The strength of China's manufacturing industry is also the most feared by the United States, and it is currently the most solid pillar of China's economy. Now that everyone has seen this risk, then this risk is not so terrible, and there will definitely be masters to solve this problem!
Because as long as the world's largest manufacturing capacity is there, your economic logic is illusory in the face of the steel torrent!
Now they feel that they have found an opportunity to take advantage of the bear-like trend of the big A to pour in from abroad and sing about it, and as more and more voices join the argument, China's internal confidence and expectations have also been severely hit. So we have to be extra careful every step we take now.
Of course, don't feel sad that we are better, the US is doing better, the US dollar has not been able to raise interest rates, and as of January 2024, the US national debt has reached a staggering $34 trillion and is still rising. Interest on government bonds and maturing debt have become a major financial burden. Faced with this situation, the Fed has already had to begin secretly providing liquidity support to US banks that have purchased large amounts of Treasuries through a targeted funding program.
Do you think he dares to fall in US stocks? He also wants to go to the bubble and go to the fire, but if this thing is accidentally burned by the joint venture, the United States may be even more difficult than us!
From our current point of view, although there is pressure, it is far from unbearable, and it is obvious that Big A is still in control! There is a high probability that the sharp ** you want will not, how can you create your own bubble and give your opponent a chance?
What we need is patience and wait for some possible turning point, such as the black swans in the Middle East, don't you see they have been forced to end lately?
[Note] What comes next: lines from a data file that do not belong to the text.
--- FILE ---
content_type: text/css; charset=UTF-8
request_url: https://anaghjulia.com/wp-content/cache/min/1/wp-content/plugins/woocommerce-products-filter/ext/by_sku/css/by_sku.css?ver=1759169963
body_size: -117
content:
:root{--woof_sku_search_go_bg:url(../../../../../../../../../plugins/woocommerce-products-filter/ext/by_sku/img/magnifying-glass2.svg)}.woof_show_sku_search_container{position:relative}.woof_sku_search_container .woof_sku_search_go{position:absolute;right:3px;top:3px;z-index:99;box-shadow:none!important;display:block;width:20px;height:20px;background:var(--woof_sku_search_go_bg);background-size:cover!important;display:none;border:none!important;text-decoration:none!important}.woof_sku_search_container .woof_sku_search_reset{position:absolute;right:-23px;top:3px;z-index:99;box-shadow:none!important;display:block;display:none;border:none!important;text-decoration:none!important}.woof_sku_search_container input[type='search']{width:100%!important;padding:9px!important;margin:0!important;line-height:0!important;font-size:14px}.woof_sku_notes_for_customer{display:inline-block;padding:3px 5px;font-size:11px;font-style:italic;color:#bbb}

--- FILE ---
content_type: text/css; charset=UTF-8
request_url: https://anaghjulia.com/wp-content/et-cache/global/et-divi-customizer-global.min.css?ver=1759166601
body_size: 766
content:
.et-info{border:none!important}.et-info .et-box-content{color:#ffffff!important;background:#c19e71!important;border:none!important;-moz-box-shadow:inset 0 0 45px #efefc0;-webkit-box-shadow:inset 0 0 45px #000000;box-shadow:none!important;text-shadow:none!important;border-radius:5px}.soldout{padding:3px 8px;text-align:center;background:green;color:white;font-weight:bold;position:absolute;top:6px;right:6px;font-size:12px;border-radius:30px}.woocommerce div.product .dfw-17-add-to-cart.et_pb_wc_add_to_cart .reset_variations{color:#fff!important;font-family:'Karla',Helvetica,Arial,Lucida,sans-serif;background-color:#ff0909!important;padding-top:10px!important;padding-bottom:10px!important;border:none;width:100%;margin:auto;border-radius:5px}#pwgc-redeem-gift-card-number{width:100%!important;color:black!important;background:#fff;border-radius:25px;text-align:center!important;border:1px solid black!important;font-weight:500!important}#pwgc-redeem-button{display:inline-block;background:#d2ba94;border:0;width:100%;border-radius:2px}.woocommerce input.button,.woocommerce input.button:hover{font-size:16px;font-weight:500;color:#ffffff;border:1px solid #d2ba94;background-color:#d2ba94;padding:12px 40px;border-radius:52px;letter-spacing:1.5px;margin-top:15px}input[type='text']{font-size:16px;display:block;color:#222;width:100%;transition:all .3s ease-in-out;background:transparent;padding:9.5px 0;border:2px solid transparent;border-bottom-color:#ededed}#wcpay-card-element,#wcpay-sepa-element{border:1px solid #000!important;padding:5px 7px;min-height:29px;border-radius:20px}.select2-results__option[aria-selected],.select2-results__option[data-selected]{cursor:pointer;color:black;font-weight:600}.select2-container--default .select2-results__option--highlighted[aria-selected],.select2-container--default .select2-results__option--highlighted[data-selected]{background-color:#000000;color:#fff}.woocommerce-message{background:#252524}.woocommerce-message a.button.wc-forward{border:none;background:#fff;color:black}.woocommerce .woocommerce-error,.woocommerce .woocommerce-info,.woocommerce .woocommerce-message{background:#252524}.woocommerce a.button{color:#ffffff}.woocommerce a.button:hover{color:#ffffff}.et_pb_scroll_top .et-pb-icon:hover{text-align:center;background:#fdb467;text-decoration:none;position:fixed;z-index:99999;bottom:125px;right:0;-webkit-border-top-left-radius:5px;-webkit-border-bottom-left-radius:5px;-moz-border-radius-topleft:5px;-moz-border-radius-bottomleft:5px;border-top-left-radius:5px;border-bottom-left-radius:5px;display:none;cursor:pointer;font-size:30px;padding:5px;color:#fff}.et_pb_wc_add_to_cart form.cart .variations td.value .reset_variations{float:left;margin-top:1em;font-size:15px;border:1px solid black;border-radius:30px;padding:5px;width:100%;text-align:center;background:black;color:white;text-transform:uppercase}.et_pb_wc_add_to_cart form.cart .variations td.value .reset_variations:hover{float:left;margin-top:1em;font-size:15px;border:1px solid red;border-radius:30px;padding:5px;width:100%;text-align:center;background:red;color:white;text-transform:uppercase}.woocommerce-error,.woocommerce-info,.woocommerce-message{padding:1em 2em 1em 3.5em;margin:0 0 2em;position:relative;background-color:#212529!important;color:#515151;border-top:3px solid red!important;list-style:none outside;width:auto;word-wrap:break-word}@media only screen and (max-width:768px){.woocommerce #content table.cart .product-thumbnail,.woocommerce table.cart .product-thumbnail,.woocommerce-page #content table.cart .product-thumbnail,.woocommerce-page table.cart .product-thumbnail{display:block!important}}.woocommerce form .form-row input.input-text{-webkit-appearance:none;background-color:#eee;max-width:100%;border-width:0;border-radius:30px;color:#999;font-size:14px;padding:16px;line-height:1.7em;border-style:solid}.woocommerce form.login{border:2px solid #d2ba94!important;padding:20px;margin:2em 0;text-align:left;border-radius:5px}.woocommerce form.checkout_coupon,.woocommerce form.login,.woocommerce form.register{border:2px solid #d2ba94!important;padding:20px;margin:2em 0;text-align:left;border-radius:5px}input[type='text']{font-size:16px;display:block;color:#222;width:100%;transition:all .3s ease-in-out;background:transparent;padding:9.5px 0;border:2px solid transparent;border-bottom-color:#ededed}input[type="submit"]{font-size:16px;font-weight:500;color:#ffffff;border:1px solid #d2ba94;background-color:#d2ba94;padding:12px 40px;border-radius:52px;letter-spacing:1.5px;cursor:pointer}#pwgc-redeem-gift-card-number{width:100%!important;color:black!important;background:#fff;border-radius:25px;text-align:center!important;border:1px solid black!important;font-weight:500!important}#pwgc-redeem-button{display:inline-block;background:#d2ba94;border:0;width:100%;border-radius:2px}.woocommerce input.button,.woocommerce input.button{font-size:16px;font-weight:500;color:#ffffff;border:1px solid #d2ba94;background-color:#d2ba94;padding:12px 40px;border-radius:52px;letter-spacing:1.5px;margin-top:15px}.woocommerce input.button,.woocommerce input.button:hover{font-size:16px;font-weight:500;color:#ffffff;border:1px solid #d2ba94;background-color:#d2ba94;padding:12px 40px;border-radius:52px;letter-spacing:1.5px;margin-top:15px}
If another shelling aircraft carrier comes back, it may be able to directly shake the foundation of the hegemony of the dollar! Or is there civil strife in the United States, partisanship has intensified, and Texas has recently gone to the fore? Then the United States will cut interest rates on its own initiative, seek cooperation with China to deal with the economic crisis, or in order to reach some kind of consensus, the United States is willing to make concessions and agree to an orderly reduction in the value of the dollar. And that's it!
So as to tide over the storm and survive this global economic crisis.